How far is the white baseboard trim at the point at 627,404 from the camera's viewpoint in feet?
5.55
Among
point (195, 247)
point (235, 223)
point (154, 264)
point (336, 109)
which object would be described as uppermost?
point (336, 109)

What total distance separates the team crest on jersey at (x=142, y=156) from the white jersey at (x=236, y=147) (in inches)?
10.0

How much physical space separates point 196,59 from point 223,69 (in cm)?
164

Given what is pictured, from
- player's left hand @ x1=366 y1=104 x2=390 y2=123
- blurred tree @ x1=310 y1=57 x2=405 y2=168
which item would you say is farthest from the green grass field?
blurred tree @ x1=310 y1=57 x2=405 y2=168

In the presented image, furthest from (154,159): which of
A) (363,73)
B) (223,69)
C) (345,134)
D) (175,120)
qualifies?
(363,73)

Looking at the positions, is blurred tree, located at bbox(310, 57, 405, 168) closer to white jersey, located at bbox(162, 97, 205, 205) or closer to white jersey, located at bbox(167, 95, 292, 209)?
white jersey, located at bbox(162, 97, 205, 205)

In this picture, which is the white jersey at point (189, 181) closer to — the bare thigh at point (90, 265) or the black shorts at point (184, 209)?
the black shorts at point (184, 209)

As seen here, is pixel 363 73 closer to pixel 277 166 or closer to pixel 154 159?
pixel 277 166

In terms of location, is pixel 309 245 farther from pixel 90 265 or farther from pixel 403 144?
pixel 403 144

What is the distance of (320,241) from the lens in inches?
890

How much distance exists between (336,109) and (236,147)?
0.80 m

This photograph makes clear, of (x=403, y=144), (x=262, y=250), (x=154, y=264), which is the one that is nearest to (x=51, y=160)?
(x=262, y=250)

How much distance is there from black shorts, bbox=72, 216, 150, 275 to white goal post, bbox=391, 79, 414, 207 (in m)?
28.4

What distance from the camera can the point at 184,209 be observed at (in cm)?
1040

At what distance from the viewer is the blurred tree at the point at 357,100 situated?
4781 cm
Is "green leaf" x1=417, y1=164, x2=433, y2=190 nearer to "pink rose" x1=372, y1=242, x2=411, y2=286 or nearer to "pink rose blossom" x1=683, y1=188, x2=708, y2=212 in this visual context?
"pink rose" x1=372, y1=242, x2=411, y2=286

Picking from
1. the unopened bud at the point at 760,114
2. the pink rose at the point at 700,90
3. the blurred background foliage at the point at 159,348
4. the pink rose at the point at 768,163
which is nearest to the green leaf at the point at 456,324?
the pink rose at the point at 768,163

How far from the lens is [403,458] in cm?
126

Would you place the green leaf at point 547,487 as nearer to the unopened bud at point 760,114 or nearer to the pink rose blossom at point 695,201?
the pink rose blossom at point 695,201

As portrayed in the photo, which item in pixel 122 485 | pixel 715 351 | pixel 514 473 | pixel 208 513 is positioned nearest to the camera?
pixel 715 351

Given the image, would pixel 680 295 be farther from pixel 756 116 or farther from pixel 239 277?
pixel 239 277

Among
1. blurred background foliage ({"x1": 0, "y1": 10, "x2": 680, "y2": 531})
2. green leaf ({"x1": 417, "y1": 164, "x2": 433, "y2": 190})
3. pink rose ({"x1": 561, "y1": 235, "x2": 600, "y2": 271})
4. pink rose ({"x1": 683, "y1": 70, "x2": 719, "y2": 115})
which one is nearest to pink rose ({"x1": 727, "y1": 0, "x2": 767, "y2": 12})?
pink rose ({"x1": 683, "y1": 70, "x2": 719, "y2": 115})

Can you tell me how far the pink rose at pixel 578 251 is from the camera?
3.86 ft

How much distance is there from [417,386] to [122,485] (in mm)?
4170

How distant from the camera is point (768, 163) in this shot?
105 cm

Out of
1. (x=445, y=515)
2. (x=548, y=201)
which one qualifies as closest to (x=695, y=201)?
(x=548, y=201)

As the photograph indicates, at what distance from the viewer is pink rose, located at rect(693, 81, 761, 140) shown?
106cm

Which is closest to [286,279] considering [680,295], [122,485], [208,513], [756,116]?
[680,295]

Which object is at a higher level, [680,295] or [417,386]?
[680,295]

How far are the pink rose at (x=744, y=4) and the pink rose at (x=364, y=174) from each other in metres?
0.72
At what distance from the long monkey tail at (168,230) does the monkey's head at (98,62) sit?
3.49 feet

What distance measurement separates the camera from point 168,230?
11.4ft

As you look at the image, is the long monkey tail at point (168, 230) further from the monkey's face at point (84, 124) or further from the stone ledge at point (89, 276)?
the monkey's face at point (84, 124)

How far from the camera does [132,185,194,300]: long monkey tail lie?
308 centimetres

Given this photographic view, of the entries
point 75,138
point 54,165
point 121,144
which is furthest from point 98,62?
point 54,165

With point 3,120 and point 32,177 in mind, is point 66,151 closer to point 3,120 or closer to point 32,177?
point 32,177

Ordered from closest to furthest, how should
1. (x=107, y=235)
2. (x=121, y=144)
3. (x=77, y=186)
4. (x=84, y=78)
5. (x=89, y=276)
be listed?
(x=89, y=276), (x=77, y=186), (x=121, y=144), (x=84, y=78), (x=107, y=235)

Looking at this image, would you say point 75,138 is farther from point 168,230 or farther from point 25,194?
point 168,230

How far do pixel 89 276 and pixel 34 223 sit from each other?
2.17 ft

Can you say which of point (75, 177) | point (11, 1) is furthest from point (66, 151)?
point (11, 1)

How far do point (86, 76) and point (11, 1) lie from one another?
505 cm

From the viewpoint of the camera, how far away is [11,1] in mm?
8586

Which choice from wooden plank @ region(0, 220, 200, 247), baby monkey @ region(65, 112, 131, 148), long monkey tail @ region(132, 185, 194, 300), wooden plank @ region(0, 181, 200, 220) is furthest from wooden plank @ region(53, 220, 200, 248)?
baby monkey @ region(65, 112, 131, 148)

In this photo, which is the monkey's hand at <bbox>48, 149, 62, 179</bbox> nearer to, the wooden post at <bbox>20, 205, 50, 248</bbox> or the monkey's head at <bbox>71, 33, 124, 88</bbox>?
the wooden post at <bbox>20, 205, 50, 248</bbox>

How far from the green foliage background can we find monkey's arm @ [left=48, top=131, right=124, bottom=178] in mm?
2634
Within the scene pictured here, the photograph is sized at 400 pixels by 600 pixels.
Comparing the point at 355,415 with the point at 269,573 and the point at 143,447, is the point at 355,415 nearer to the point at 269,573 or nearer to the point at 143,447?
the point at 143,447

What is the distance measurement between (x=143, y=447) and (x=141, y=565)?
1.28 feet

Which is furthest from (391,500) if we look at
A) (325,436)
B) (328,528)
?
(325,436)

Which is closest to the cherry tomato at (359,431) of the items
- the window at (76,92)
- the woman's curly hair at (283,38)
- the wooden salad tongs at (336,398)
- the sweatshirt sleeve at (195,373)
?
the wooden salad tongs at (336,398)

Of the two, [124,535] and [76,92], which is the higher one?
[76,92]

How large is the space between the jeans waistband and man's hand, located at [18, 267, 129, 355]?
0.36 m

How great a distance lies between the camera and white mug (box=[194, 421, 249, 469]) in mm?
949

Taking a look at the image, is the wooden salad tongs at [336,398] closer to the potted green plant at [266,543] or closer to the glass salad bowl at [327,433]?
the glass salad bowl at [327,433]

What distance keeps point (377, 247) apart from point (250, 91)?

○ ○ ○

Will you print all of the records above word for word, in the same order?

• Exercise result:
How far is the white baseboard trim at the point at 627,404 from the camera's viewpoint in feet?
5.55
Among
point (195, 247)
point (235, 223)
point (154, 264)
point (336, 109)
which object would be described as uppermost?
point (336, 109)

What total distance separates the team crest on jersey at (x=142, y=156) from the white jersey at (x=236, y=147) (in inches)?
10.0

How much physical space separates point 196,59 from point 223,69 (in cm)?
164

Given what is pictured, from
- player's left hand @ x1=366 y1=104 x2=390 y2=123
- blurred tree @ x1=310 y1=57 x2=405 y2=168
which item would you say is farthest from the green grass field?
blurred tree @ x1=310 y1=57 x2=405 y2=168

In the presented image, furthest from (154,159): which of
A) (363,73)
B) (223,69)
C) (345,134)
D) (175,120)
qualifies?
(363,73)

Looking at the positions, is blurred tree, located at bbox(310, 57, 405, 168) closer to white jersey, located at bbox(162, 97, 205, 205) or closer to white jersey, located at bbox(167, 95, 292, 209)?
white jersey, located at bbox(162, 97, 205, 205)

In this picture, which is the white jersey at point (189, 181) closer to — the bare thigh at point (90, 265) or the black shorts at point (184, 209)?
the black shorts at point (184, 209)

As seen here, is pixel 363 73 closer to pixel 277 166 or closer to pixel 154 159?
pixel 277 166

In terms of location, is pixel 309 245 farther from pixel 90 265 or farther from pixel 403 144?
pixel 403 144

What is the distance of (320,241) from the lens in inches?
890

How much distance exists between (336,109) and (236,147)?
0.80 m

This photograph makes clear, of (x=403, y=144), (x=262, y=250), (x=154, y=264), which is the one that is nearest to (x=51, y=160)?
(x=262, y=250)

How much distance is there from black shorts, bbox=72, 216, 150, 275 to white goal post, bbox=391, 79, 414, 207 (in m)?
28.4

What distance from the camera can the point at 184,209 be observed at (in cm)?
1040

At what distance from the viewer is the blurred tree at the point at 357,100 situated?
4781 cm
Is "green leaf" x1=417, y1=164, x2=433, y2=190 nearer to "pink rose" x1=372, y1=242, x2=411, y2=286 or nearer to "pink rose blossom" x1=683, y1=188, x2=708, y2=212 in this visual context?
"pink rose" x1=372, y1=242, x2=411, y2=286

Picking from
1. the unopened bud at the point at 760,114
2. the pink rose at the point at 700,90
3. the blurred background foliage at the point at 159,348
4. the pink rose at the point at 768,163
which is nearest to the green leaf at the point at 456,324?
the pink rose at the point at 768,163

How far from the lens is [403,458] in cm?
126

Would you place the green leaf at point 547,487 as nearer to the unopened bud at point 760,114 or nearer to the pink rose blossom at point 695,201?
the pink rose blossom at point 695,201

As portrayed in the photo, which item in pixel 122 485 | pixel 715 351 | pixel 514 473 | pixel 208 513 is positioned nearest to the camera?
pixel 715 351

Given the image, would pixel 680 295 be farther from pixel 756 116 or farther from pixel 239 277?
pixel 239 277

Among
1. blurred background foliage ({"x1": 0, "y1": 10, "x2": 680, "y2": 531})
2. green leaf ({"x1": 417, "y1": 164, "x2": 433, "y2": 190})
3. pink rose ({"x1": 561, "y1": 235, "x2": 600, "y2": 271})
4. pink rose ({"x1": 683, "y1": 70, "x2": 719, "y2": 115})
which one is nearest to pink rose ({"x1": 727, "y1": 0, "x2": 767, "y2": 12})?
pink rose ({"x1": 683, "y1": 70, "x2": 719, "y2": 115})

Can you tell me how far the pink rose at pixel 578 251 is from the camera?
3.86 ft

How much distance is there from [417,386] to [122,485] (in mm)?
4170

How distant from the camera is point (768, 163) in this shot?
105 cm

Out of
1. (x=445, y=515)
2. (x=548, y=201)
which one qualifies as closest to (x=695, y=201)?
(x=548, y=201)

As the photograph indicates, at what distance from the viewer is pink rose, located at rect(693, 81, 761, 140) shown?
106cm

Which is closest to [286,279] considering [680,295], [122,485], [208,513], [756,116]?
[680,295]

Which object is at a higher level, [680,295] or [417,386]?
[680,295]

How far are the pink rose at (x=744, y=4) and the pink rose at (x=364, y=174) from each other in metres?
0.72
At what distance from the long monkey tail at (168,230) does the monkey's head at (98,62) sit?
3.49 feet

What distance measurement separates the camera from point 168,230?
11.4ft

As you look at the image, is the long monkey tail at point (168, 230) further from the monkey's face at point (84, 124) or further from the stone ledge at point (89, 276)?
the monkey's face at point (84, 124)

How far from the camera does [132,185,194,300]: long monkey tail lie?
308 centimetres

Given this photographic view, of the entries
point 75,138
point 54,165
point 121,144
which is furthest from point 98,62?
point 54,165

With point 3,120 and point 32,177 in mind, is point 66,151 closer to point 3,120 or closer to point 32,177?
point 32,177

Ordered from closest to furthest, how should
1. (x=107, y=235)
2. (x=121, y=144)
3. (x=77, y=186)
4. (x=84, y=78)
5. (x=89, y=276)
be listed?
(x=89, y=276), (x=77, y=186), (x=121, y=144), (x=84, y=78), (x=107, y=235)

Looking at this image, would you say point 75,138 is farther from point 168,230 or farther from point 25,194?
point 168,230

How far do pixel 89 276 and pixel 34 223 sit from each other?
2.17 ft

Can you say which of point (75, 177) | point (11, 1) is furthest from point (66, 151)?
point (11, 1)

How far do point (86, 76) and point (11, 1) lie from one another?
505 cm

From the viewpoint of the camera, how far away is [11,1] in mm?
8586

Which choice from wooden plank @ region(0, 220, 200, 247), baby monkey @ region(65, 112, 131, 148), long monkey tail @ region(132, 185, 194, 300), wooden plank @ region(0, 181, 200, 220) is furthest from wooden plank @ region(53, 220, 200, 248)?
baby monkey @ region(65, 112, 131, 148)

In this photo, which is the monkey's hand at <bbox>48, 149, 62, 179</bbox> nearer to, the wooden post at <bbox>20, 205, 50, 248</bbox> or the monkey's head at <bbox>71, 33, 124, 88</bbox>?
the wooden post at <bbox>20, 205, 50, 248</bbox>

How far from the green foliage background can we find monkey's arm @ [left=48, top=131, right=124, bottom=178] in mm?
2634
Within the scene pictured here, the photograph is sized at 400 pixels by 600 pixels.
Comparing the point at 355,415 with the point at 269,573 and the point at 143,447, is the point at 355,415 nearer to the point at 269,573 or nearer to the point at 143,447?
the point at 143,447

What is the distance measurement between (x=143, y=447) and (x=141, y=565)?
1.28 feet

Which is furthest from (391,500) if we look at
A) (325,436)
B) (328,528)
?
(325,436)

Which is closest to the cherry tomato at (359,431) of the items
- the window at (76,92)
- the woman's curly hair at (283,38)
- the wooden salad tongs at (336,398)
- the sweatshirt sleeve at (195,373)
?
the wooden salad tongs at (336,398)

Of the two, [124,535] and [76,92], which is the higher one?
[76,92]

How large is the space between the jeans waistband and man's hand, located at [18, 267, 129, 355]?
0.36 m

How great a distance lies between the camera and white mug (box=[194, 421, 249, 469]) in mm?
949

Taking a look at the image, is the wooden salad tongs at [336,398] closer to the potted green plant at [266,543] or closer to the glass salad bowl at [327,433]?
the glass salad bowl at [327,433]

What distance keeps point (377, 247) apart from point (250, 91)?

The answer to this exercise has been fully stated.